Author Theroux revisits world aboard 'Ghost Train'
NEW YORK (Reuters) — After a life spent on the road and on the rails, U.S. novelist and travel writer Paul Theroux decided to take the world's temperature once again.
In his latest book, "Ghost Train to the Eastern Star," Theroux retraces his steps from an earlier journey across the world that became his 1975 best-seller "The Great Railway Bazaar."
"It's not exactly memory lane, it's not remembering something," Theroux said "It's the literature of revisiting."
Travelling mostly by overnight train, he chronicles his journey through 18 countries including Georgia, Azerbaijan, Sri Lanka, Burma and Cambodia.

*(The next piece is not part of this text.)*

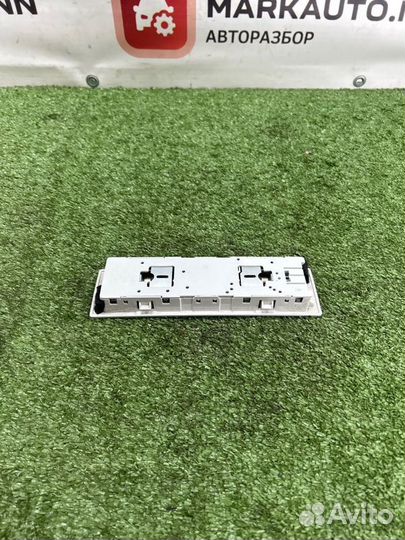 Плафон салона центральный Volkswagen Tiguan 1 2.0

"I just thought I'm going to take that trip again and see what it's like, to see how the places have changed," he said. "And of course nothing stays the same."

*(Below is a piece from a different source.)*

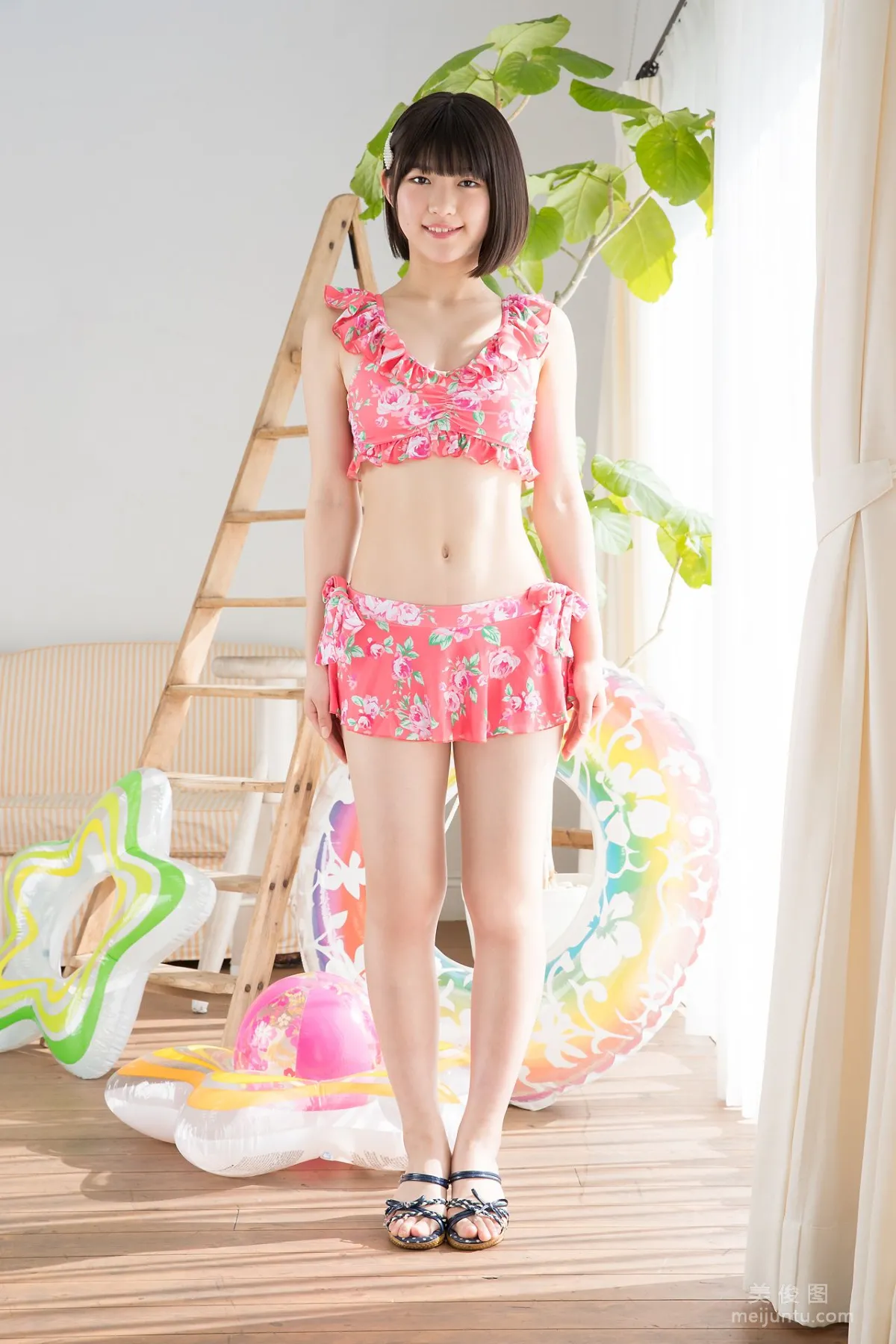 [Minisuka.tv] 沢村りさ - Limited Gallery 7.3 写真集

The nomadic author is stunned but heartened by the transformation of Vietnam since his visit there in the 1970s, in the midst of war.
But Burma, which has since renamed itself Myanmar, strikes him as stagnating in its isolation.
Other places, such as Turkmenistan, were unlike any of the more than 100 countries he has visited and written about.
"Turkmenistan, that was a gift. To go to a place run by a complete lunatic, but a lunatic multibillionaire, is a gift as a traveller," he said, referring to the late president-for-life, Saparmurat Niyazov, known as "Turkmenbashi".
"He's (since) died and it's starting to change now, but I saw it in its moment of greatest madness."
Theroux, who exhibits a caustic wit and powers of observation in the tradition of Mark Twain, found the train station in New Delhi much as Twain had described it, full of travellers and squatters.
While India has changed remarkably since his 1973 visit, Theroux is unimpressed with the transformation of Bangalore — ground zero for the global outsourcing boom.
He describes the once-charming city as clogged and overpopulated and says its call-center workers are "a work force of cultivated coolies."
Such unvarnished views have not endeared him to critics. A New York Times review of "Ghost Train" calls Theroux conceited and says the book is full of "one-line generalisations about places and peoples," many of which are "intellectually intolerable."
Theroux is unapologetic.
"Travel writing has to be truthful. It's a kind of memoir, full of opinions," he said. "It bothers people that it is so personal. It looks self-indulgent, but that's the breaks. It's not a geography book."
Theroux spends much of the year in Hawaii with his wife, where he kayaks on the Pacific and cultivates honey.
Summers are spent on Cape Cod, closer to his hometown of Medford, Massachusetts, visiting family and rooting for the Boston Red Sox baseball team.
After 43 works of mostly fiction and travel writing, Theroux at age 67 shows no sign of slowing down. But don't expect an autobiography.
"When most other writers get to my age, they start looking back and writing memoirs — Kipling wrote his, Greene did — most writers start doing that. It would make me feel old."